A Software Bill of Materials (SBOM, often pronounced “S-bomb”) is no more or less than a complete, up-to-date, itemized list of every discrete software component on your system. That’s a simple concept, but it can be complicated to put into practice—it needs top-to-bottom insight into everything on your system, and it needs to be continuously updated to reflect the state of your cluster. 

This difficulty means that many organizations are behind in establishing comprehensive SBOMS, despite the simplicity of the concept and their obvious utility. The Open Source Security Foundation identifies SBOMs as one of the ten pillars of their Open Source Security Mobilization Plan and notes that they are insufficiently generated and consumed today.

Fortunately, there are tools available to ease the process, with more being developed all the time. Syft is an open source command-line tool for generating an SBOM from container images, reflecting the image’s entire dependency chain and filesystem. Syft forms part of the basis for Codenotary’s Kubernetes SBOM Operator, which is available as part of the free and open source Community Attestation Service.

Disaster recovery measures

A modern security posture means not relying on a moat, but assuming that your castle (or castles) will be breached. It’s essential to be prepared–not just for mitigating issues in individual components, but for the eventuality that your entire system may be compromised or lost, whether due to natural disaster or ransomware attacks. 

When properly configured, Kubernetes boasts a high degree of resilience, but this can lead some organizations to a sense of false security. Cluster configuration data and persistent data from stateful applications often remain vulnerable, and you can’t trust that it will simply be okay.
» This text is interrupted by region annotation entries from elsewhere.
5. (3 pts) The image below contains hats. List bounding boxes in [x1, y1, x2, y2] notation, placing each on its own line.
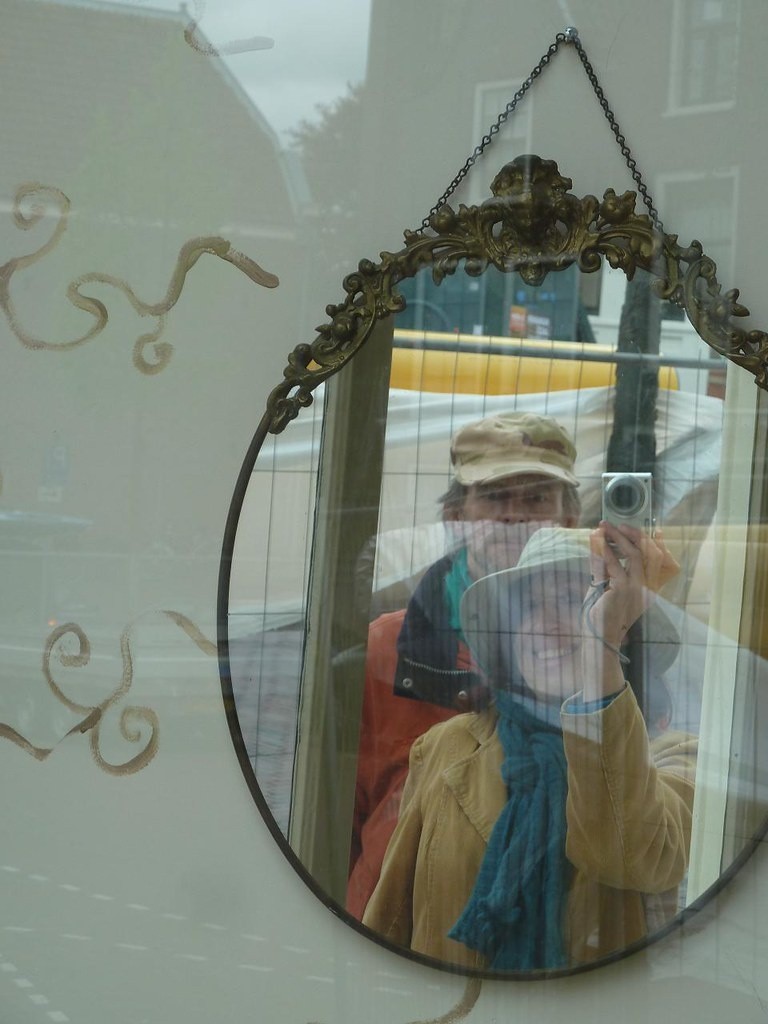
[450, 409, 579, 492]
[458, 525, 680, 687]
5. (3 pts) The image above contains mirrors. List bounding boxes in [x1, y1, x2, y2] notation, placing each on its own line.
[219, 156, 767, 983]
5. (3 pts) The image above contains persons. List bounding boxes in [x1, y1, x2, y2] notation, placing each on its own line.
[346, 411, 699, 969]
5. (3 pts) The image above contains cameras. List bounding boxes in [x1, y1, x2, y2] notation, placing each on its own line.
[602, 471, 655, 550]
Disaster recovery solutions tailored to Kubernetes are an important step to mitigate risk, so that if and when an issue arises, you’re prepared to mitigate it. 

Tools such as TrilioVault for Kubernetes help to protect cluster metadata, Helm data, and application data in persistent volumes, working across a variety of storage solutions and clouds. 

Conclusion

As organizations transition to cloud native environments, they need security strategies specifically tailored to those environments. Mitigating risk and using open source tools like Kubernetes effectively means understanding, intimately, how cloud native technologies work, how they can be compromised, and how they must be properly configured. While the approaches and components in this article aren’t enough on their own to ensure ironclad Kubernetes security, they are the baseline you should expect from any cloud native security strategy moving forward.